Malware, Threat Management

Trustwave identifies whopping big new Angler campaign

Trustwave says it has discovered an advertising campaign that has succeeded in putting ads that redirect to the Angler exploit kit on to “very popular websites” around the world.

Big name websites that have been compromised include answers.com, zerohedge.com and infolinks.com. The first two of these sites rank well inside the top 1000 sites in the world and the last one is in the top 5000.

Although malvertising and the Angler exploit kit are nothing new, the Trustwave researchers insist this is a campaign with a difference. “Those of us familiar with the Angler exploit kit know that it never ceases to innovate and come up with new  ideas for infecting as many victims as possible,” the researchers wrote.

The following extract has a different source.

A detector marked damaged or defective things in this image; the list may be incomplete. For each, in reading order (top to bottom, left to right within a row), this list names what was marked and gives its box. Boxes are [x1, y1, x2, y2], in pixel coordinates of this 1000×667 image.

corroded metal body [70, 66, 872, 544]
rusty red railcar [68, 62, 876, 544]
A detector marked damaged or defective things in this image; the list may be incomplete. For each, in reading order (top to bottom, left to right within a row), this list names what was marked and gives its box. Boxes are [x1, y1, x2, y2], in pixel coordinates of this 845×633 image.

The malvertising campaign was discovered and blogged about by by Daniel Chechik, Simon Kenin and Rami Kogan.

They said that by acquiring the expired domain of a small but reputable advertising agency, the attackers were able to provide their exploit kit with “high-quality traffic from popular websites that published their ads directly”.

They explained: “In the past few days while going over the telemetry of our products we noticed that several high profile sites were fetching a JSON file which is hosted on ‘brentsmedia[.]com' as part of their process for pulling advertising content from their ad providers.”

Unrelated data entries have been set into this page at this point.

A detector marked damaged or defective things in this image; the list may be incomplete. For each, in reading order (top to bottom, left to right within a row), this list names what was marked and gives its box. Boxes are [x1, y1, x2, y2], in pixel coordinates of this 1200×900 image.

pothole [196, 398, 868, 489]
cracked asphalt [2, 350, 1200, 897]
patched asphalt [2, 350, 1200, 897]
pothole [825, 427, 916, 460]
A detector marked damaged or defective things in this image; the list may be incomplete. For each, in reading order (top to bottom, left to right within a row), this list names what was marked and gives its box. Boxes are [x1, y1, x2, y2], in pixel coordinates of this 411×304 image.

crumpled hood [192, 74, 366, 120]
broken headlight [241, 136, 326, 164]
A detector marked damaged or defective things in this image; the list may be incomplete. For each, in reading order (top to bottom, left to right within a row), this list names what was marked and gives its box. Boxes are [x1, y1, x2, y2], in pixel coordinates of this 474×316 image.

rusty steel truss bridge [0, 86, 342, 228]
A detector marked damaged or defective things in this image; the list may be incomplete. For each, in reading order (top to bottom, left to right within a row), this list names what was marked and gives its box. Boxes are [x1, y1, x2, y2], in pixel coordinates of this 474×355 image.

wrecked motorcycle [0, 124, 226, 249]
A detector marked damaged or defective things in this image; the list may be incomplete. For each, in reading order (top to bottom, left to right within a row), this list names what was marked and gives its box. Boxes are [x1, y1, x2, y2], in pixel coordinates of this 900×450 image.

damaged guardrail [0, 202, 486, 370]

A heavily-obfuscated JavaScript file containing more than 12,000 lines of code was baited with an advert for socket wrenches or spanners. A vast majority of the code was designed to look for security products and tools to filter out security researchers and protected users who would not be vulnerable to exploitation – if any of these tools were found, the malware would shut down. If they weren't found, it appended an iframe to the HTML which would lead to the Angler exploit kit.

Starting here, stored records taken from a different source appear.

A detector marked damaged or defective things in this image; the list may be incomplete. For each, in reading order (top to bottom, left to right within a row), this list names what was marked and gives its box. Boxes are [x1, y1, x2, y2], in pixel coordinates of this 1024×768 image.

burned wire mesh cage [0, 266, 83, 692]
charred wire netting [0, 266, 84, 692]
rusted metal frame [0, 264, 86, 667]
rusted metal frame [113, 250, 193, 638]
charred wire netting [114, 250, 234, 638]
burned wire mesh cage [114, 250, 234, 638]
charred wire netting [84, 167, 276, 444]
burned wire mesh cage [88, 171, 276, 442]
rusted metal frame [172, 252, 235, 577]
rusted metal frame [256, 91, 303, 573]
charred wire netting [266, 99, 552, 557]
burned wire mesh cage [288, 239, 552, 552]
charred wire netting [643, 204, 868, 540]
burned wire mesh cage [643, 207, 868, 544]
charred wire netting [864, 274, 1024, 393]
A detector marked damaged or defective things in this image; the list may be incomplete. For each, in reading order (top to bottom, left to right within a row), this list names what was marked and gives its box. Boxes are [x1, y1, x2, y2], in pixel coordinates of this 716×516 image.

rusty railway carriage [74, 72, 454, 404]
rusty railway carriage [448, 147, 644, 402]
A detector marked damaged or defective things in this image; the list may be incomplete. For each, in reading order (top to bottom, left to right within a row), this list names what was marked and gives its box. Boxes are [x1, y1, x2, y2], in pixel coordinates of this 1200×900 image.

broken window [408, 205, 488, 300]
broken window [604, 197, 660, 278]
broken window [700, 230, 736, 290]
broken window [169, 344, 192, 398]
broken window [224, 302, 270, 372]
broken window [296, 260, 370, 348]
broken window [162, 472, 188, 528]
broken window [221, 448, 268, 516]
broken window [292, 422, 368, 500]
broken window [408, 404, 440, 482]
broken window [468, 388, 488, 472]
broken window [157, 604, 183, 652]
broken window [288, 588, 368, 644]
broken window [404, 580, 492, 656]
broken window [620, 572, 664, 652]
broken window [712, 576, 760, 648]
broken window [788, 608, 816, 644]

Victims were infected with the Bedep trojan and TeslaCrypt ransomware.

The domain expired on 1 January 2016 and was registered to an address in Russia on 6 March.

There was a marked difference in the responses that Trustwave received when it notified two of the ad networks about the malvertising: one network, adnxs, acted within an hour while taggify has yet to respond.

The researchers warn that this might be the start of a new trend in exploiting expired “media” related domains to lend legitimacy to malvertising campaigns.